─── RECORD EXTRACTS
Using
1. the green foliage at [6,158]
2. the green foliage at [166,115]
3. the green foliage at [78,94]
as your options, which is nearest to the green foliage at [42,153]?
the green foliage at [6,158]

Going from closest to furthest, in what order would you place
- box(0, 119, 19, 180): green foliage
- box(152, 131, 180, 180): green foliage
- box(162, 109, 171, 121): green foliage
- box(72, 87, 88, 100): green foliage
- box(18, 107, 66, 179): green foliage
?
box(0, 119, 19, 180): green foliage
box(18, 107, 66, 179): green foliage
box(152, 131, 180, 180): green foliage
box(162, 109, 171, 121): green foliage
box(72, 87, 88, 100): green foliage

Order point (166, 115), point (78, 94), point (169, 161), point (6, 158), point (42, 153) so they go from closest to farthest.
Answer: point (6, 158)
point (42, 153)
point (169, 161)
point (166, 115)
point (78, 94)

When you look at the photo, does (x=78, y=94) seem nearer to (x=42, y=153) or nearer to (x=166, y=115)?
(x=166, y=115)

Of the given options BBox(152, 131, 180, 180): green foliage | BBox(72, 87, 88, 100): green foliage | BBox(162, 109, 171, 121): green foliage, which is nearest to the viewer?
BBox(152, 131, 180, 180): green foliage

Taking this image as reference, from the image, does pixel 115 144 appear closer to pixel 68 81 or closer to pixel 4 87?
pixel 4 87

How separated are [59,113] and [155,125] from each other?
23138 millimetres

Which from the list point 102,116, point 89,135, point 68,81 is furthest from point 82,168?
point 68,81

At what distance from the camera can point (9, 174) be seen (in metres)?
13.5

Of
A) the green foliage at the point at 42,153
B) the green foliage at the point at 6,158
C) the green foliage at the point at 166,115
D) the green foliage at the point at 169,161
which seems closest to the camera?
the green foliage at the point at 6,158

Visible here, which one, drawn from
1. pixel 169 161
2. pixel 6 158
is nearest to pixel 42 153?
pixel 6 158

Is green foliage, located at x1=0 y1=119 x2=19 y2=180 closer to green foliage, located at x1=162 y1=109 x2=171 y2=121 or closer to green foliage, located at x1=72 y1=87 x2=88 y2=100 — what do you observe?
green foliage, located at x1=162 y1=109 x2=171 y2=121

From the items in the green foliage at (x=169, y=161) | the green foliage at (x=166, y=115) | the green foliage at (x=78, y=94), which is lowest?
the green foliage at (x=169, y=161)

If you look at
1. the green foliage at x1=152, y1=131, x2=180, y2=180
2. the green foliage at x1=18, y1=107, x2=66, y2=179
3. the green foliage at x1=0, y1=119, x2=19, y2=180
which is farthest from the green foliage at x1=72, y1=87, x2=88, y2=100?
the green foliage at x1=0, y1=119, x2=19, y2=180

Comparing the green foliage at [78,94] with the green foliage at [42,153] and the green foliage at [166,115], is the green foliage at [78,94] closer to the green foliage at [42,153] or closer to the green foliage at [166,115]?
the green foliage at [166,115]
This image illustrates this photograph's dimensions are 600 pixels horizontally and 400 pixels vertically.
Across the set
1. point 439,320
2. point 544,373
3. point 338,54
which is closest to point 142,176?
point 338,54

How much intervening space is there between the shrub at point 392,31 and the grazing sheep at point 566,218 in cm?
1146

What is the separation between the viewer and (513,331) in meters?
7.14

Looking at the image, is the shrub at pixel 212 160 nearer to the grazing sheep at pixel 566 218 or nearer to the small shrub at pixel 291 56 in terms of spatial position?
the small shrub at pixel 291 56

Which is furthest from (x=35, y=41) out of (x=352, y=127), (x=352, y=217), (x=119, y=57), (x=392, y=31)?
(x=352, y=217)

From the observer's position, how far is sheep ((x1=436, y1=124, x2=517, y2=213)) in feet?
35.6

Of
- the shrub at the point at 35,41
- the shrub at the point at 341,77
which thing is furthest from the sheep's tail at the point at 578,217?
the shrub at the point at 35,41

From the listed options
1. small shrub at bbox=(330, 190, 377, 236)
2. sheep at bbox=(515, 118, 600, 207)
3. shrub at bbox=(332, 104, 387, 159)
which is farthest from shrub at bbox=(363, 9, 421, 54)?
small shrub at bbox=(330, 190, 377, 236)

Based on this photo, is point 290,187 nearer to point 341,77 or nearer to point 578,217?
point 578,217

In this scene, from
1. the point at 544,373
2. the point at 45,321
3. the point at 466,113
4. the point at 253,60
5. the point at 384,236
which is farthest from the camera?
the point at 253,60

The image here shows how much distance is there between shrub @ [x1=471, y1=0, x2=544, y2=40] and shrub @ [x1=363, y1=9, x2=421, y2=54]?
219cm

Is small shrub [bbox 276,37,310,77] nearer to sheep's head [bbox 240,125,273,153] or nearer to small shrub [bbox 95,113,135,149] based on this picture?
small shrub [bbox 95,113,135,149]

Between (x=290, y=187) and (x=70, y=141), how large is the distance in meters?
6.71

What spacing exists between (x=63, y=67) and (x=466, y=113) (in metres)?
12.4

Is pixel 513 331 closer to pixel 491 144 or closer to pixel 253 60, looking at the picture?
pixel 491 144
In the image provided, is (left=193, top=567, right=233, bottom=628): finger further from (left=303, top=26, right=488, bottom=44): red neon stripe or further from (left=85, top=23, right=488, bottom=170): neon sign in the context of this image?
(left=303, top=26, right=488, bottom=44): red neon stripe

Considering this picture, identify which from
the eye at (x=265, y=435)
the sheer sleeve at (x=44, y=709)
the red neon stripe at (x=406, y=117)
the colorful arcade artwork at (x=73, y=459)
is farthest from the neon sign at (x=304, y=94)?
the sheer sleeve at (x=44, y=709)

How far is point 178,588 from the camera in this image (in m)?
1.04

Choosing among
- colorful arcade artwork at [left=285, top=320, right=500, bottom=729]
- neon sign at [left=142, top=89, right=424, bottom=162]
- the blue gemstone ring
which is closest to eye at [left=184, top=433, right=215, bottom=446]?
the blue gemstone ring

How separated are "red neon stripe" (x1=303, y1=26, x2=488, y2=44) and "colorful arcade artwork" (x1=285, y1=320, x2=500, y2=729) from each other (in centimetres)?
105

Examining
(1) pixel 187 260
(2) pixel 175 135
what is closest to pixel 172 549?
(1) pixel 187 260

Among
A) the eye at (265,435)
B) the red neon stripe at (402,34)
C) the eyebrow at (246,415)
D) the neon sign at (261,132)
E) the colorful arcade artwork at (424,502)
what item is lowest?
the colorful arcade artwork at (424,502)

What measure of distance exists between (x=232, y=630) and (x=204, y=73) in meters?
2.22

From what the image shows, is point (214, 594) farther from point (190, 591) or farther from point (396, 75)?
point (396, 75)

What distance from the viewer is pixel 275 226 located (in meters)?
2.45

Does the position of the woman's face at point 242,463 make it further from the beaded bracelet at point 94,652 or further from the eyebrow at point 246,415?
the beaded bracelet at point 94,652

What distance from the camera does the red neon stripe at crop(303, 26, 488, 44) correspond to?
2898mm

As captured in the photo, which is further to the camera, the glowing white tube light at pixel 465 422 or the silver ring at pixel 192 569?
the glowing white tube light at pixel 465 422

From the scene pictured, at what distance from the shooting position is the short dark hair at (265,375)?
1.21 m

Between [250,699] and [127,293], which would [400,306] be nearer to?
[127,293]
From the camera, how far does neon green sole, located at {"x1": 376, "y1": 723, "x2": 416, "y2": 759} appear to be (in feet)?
──────
─── RECORD EXTRACTS
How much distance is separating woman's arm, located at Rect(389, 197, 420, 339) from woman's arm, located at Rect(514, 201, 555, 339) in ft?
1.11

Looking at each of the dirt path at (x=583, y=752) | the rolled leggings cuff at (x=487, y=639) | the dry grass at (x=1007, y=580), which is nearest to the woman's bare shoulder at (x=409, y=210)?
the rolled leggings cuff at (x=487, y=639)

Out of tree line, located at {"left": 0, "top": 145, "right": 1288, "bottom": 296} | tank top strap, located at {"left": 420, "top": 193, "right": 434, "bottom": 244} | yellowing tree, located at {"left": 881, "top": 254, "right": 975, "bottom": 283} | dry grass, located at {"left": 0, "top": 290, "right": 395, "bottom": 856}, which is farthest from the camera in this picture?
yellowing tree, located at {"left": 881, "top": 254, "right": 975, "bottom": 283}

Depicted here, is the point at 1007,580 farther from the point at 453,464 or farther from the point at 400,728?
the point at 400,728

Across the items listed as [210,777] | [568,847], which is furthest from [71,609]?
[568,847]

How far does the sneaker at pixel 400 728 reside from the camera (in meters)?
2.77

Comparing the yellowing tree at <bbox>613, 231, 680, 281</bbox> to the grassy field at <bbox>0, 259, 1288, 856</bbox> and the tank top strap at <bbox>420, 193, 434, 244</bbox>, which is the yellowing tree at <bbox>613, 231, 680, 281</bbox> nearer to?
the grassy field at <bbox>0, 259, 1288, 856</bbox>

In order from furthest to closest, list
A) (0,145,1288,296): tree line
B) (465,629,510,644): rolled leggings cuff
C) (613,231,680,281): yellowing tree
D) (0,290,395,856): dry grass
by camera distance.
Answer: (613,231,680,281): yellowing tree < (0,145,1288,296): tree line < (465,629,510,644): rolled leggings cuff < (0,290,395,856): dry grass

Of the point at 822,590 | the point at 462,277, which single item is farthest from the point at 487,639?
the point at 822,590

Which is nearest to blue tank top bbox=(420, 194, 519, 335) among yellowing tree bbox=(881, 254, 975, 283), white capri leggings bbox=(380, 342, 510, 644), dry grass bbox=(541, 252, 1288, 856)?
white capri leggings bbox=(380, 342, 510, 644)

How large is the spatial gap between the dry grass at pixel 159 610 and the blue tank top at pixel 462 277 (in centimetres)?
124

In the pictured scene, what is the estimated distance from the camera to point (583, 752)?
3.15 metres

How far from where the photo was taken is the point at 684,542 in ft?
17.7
──────
> _SHORT PROBLEM_
Show every line of the records that contains the word "farther". Matching is case-sensitive.

> _REPLY_
From what the image shows, is point (214, 594) farther from point (190, 591) or farther from point (396, 75)?
Depicted here, is the point at 1007,580 farther from the point at 453,464 or farther from the point at 400,728?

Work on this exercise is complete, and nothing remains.